Optimize by Monte-Carlo optimization with partial resampling.

Maximizes an objective function over assignments of a Infrared model using a Monte-Carlo stochastic optimization strategy with component-wise resampling and Metropolis criterion.

In each iteration, the algorithm resamples connected components of the dependency graph such. This strategy is generally applicable and allows to keep constraints satisfied. Note that this strategy can even benefit from Boltzmann sampling that allows controling the resampling distribution based on functions. Naturally, a high degree of dependencies makes problems hard for this strategy; in the extreme, the strategy degenerates to optimization by iterated sampling.

Parameters
modelInfrared model describing assignments
objectiveobjective function on assignments
stepsiterations
temptemperature for the Metropolis criterion
startoptional start assignment
Returns
Pair of best assignment and its objective value

◆ seed()

infrared.infrared.seed (   seed = None)

Seed random number generator of libinfrared and treedecomp.

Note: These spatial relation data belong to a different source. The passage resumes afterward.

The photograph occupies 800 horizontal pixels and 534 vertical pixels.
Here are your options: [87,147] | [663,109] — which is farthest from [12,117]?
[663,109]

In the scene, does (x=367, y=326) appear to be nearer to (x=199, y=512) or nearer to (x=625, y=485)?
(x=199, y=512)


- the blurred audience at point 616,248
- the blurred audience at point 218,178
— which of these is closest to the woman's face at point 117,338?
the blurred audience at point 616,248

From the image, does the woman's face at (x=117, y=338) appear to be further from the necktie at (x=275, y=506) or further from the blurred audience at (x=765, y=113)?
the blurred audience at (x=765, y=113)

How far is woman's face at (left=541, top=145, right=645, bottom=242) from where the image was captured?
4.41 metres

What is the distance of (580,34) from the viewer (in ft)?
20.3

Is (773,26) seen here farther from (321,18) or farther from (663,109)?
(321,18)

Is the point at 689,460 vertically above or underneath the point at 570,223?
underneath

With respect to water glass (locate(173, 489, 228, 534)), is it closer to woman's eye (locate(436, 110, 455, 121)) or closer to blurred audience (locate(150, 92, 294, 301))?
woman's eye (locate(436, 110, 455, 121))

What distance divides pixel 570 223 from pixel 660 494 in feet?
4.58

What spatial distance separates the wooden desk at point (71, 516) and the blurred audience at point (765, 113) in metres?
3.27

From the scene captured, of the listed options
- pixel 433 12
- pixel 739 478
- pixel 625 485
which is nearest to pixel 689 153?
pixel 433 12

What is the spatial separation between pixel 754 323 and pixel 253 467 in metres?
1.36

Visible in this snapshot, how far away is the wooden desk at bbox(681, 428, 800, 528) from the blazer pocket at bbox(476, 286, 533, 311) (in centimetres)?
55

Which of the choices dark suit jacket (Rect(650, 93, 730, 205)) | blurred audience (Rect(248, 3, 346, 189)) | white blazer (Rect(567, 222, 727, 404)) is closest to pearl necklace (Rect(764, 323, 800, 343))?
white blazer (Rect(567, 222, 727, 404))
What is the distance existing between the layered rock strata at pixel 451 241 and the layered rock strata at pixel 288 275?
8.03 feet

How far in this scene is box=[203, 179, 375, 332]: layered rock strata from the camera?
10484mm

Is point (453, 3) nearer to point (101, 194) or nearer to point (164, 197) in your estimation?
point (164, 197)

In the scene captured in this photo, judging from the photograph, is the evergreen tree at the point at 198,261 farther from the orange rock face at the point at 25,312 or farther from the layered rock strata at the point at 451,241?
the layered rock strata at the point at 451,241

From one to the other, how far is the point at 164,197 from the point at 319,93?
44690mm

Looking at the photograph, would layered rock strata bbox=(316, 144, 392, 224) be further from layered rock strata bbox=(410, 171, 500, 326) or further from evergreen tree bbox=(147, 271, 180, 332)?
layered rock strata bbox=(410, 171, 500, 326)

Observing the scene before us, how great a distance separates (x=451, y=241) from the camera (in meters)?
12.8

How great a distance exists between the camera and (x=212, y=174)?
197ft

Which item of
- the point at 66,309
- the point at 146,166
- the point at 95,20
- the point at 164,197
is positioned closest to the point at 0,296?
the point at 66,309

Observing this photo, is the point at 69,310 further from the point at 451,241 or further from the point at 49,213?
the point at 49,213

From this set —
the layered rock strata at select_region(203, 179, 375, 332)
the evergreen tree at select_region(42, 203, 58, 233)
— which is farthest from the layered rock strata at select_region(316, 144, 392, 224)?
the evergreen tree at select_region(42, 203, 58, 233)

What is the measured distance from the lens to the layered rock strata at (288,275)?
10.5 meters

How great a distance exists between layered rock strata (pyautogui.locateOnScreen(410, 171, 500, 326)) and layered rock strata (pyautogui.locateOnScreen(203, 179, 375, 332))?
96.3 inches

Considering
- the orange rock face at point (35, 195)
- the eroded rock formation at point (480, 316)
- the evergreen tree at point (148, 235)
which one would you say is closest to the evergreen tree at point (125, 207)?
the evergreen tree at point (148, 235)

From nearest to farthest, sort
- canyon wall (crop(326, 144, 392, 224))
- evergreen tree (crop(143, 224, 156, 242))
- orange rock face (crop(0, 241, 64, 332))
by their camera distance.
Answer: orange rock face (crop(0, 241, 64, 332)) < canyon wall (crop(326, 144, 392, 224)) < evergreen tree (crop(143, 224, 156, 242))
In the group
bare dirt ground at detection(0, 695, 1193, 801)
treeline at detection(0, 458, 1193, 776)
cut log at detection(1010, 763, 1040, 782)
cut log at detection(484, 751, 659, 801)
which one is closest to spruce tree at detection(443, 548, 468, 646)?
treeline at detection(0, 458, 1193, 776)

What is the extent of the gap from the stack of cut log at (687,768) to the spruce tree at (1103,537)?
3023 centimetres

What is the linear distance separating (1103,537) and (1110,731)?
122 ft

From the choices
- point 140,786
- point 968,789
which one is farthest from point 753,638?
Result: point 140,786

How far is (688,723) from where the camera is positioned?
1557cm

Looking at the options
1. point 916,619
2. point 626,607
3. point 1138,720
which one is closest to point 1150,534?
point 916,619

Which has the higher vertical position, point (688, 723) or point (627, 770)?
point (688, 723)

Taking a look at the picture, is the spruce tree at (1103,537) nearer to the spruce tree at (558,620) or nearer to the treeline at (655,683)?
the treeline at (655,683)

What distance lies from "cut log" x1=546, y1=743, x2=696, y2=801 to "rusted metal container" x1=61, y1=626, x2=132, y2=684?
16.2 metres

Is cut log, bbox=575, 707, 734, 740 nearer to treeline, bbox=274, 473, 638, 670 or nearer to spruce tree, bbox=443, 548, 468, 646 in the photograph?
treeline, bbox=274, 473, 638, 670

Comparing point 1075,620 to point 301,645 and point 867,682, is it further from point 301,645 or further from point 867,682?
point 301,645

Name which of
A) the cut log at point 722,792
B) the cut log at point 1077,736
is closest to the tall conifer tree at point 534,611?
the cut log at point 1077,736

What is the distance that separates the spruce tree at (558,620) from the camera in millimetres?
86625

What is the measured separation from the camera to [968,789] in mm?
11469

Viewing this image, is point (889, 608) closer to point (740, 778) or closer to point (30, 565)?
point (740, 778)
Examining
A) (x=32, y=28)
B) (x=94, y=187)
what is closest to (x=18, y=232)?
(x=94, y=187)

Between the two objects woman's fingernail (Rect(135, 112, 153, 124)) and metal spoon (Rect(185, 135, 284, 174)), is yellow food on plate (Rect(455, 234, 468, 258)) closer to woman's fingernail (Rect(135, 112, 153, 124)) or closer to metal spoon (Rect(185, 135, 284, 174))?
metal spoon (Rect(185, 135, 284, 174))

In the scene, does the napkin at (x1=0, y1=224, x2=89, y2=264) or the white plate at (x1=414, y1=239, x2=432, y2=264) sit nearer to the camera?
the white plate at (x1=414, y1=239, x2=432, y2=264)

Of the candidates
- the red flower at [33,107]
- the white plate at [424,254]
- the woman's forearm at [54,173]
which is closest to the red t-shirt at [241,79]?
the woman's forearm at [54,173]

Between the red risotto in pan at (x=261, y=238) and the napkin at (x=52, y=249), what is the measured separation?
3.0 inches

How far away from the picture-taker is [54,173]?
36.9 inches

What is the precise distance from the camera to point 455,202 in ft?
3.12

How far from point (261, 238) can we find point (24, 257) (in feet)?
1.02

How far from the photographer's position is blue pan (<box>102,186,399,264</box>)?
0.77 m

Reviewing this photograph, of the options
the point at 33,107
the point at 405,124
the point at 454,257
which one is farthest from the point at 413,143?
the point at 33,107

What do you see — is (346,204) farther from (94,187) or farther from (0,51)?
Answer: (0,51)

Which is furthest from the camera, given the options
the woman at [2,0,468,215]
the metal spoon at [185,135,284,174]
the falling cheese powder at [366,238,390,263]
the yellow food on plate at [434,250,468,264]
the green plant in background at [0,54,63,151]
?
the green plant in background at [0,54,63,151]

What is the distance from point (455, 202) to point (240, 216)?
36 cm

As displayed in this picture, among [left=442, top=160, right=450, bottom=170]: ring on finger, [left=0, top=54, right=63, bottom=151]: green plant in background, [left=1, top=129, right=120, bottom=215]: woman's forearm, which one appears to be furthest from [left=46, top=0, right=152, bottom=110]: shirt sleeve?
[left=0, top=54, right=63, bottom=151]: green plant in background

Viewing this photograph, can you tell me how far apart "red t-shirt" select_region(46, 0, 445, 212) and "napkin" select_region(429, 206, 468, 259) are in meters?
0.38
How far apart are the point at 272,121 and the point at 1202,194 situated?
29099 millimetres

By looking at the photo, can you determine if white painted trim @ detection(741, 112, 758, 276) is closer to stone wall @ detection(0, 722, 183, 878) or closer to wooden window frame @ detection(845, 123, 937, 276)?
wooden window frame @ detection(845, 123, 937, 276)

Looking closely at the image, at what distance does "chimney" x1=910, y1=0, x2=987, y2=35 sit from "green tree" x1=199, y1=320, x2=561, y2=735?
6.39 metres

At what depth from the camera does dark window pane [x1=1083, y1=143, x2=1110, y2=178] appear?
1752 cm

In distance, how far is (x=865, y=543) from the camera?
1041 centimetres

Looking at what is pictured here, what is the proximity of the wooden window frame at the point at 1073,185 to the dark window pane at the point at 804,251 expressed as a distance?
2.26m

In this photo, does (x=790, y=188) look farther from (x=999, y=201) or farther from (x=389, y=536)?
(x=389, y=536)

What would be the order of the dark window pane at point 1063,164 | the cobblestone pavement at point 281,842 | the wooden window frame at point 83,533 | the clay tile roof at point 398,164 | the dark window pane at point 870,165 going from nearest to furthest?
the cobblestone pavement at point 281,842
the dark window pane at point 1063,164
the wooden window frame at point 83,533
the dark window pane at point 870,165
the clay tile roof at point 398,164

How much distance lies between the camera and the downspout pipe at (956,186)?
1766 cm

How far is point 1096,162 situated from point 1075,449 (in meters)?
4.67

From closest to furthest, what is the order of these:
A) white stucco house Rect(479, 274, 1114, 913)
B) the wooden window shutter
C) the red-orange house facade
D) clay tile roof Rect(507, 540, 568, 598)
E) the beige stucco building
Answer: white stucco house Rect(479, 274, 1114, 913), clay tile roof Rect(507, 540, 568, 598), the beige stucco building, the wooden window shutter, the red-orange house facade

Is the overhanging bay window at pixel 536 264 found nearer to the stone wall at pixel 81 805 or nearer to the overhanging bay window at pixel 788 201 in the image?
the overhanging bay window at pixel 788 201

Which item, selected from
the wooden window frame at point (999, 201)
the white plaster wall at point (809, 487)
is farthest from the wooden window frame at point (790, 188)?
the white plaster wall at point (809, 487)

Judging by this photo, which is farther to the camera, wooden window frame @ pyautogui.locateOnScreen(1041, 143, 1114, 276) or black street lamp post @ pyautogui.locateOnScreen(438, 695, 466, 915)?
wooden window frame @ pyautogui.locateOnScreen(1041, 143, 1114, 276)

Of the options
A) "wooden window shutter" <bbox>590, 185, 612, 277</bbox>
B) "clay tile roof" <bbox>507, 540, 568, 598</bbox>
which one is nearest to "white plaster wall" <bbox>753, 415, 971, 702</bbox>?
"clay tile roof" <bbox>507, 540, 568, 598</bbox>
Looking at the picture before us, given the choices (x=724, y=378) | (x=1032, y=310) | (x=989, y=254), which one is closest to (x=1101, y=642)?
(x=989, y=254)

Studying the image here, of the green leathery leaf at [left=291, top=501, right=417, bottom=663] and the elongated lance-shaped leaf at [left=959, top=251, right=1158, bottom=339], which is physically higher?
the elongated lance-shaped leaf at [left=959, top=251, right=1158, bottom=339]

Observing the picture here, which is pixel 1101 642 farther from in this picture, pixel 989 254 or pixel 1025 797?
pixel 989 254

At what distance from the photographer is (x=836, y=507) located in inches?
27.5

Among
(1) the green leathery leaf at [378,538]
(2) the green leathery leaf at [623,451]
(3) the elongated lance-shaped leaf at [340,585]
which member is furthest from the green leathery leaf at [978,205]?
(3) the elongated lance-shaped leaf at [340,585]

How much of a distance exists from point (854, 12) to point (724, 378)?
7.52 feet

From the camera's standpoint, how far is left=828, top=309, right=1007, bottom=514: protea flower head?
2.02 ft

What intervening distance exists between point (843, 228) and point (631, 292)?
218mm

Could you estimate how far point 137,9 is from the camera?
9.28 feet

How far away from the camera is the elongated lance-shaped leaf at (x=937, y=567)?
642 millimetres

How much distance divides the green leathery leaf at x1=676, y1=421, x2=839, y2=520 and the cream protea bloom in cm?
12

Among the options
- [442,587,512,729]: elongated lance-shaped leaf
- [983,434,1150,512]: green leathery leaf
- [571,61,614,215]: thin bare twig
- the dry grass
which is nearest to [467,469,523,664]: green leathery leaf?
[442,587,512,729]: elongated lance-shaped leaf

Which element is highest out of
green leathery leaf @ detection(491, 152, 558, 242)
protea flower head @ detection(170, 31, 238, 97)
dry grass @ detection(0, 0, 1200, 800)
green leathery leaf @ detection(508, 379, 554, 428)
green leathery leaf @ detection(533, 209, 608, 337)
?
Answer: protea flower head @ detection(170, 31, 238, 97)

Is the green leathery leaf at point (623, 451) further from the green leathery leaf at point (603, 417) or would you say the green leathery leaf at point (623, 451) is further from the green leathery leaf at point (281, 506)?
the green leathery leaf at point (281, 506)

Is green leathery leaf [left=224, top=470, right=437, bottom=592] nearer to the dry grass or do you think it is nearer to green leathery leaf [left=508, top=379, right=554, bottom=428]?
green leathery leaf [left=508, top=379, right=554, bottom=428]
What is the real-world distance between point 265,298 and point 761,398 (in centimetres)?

This seeds the RNG of lib infrared (C++ side) and as well the random number generator used by randomization in the TreeDecomposition, both with the same number. It does NOT seed Python's global RNG.

Parameters
seedinteger used as seed
Note
Without argument or seed==None, use Pythons built-in random.seed() to generate a seed.

Variable Documentation

◆ Optimizer

infrared.infrared.Optimizer = ArcticOptimizer

Alias for default optimizer ArcticOptimizer.

◆ Sampler

infrared.infrared.Sampler = MultiDimensionalBoltzmannSampler

Alias for MultiDimensionalBoltzmannSampler.